Provided records:
=-=-=

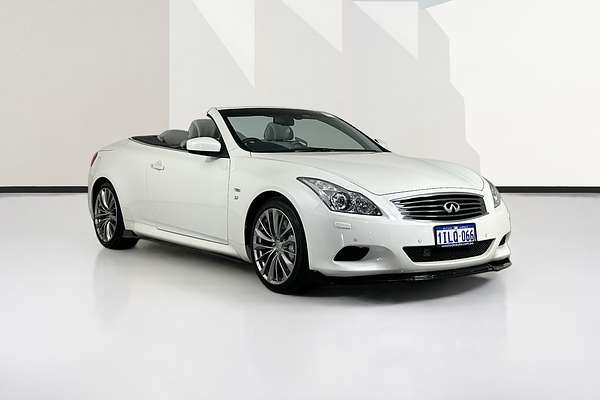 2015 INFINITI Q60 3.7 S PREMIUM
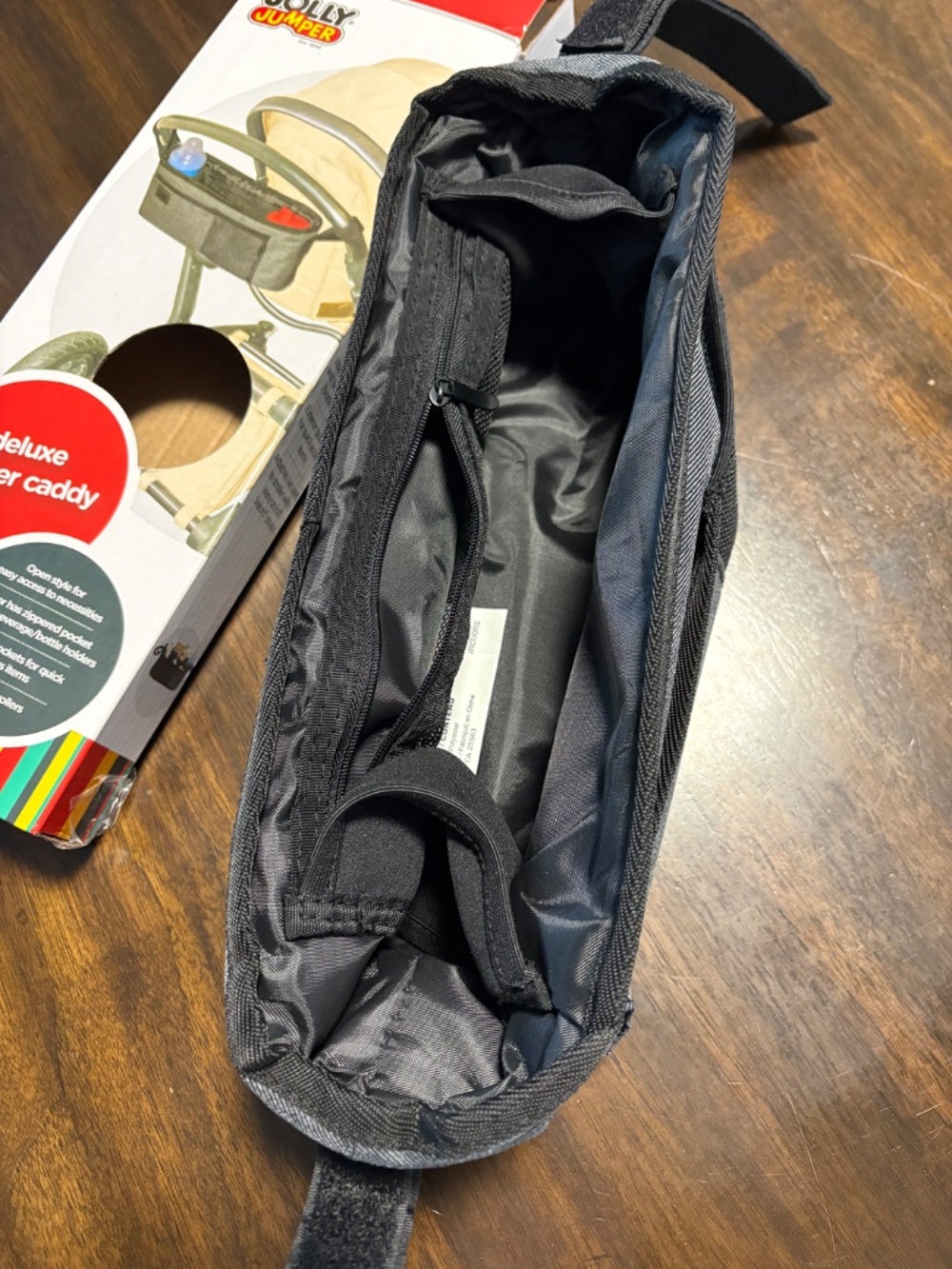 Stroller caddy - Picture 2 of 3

=-=-=

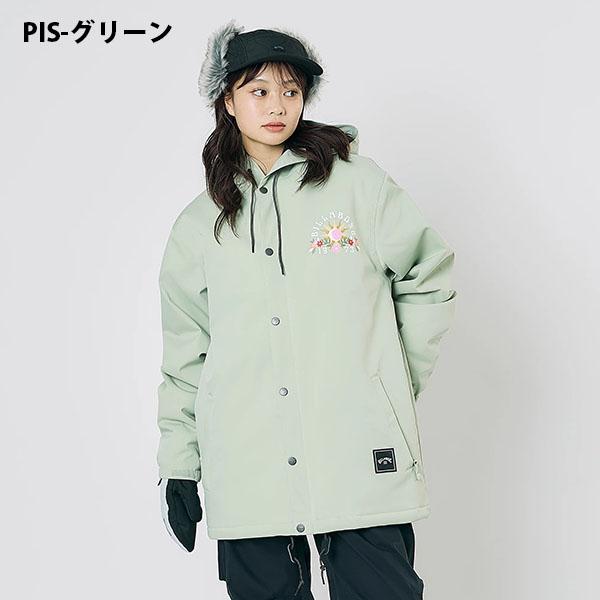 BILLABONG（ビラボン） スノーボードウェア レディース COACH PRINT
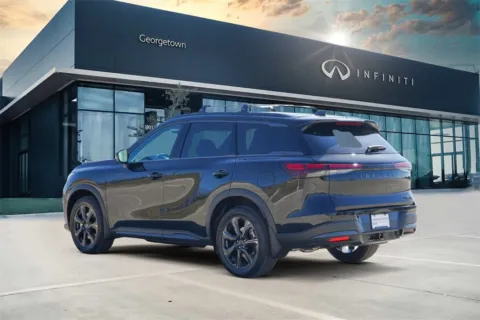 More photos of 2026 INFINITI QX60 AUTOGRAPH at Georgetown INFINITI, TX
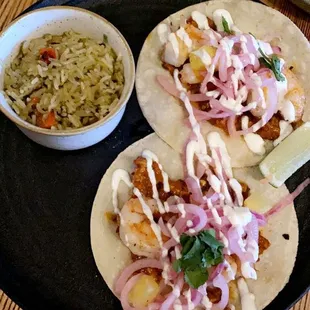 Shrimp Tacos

=-=-=

Activity: Could you rename "Shrimp" to "Fish" in the data running from the line containing "BILLABONG（ビラボン） スノーボードウェア レディース COACH PRINT" down to the line containing "Shrimp Tacos", keeping everything else unchanged and leaving out the pictures?

Your solution:
 BILLABONG（ビラボン） スノーボードウェア レディース COACH PRINT
 More photos of 2026 INFINITI QX60 AUTOGRAPH at Georgetown INFINITI, TX
 Fish Tacos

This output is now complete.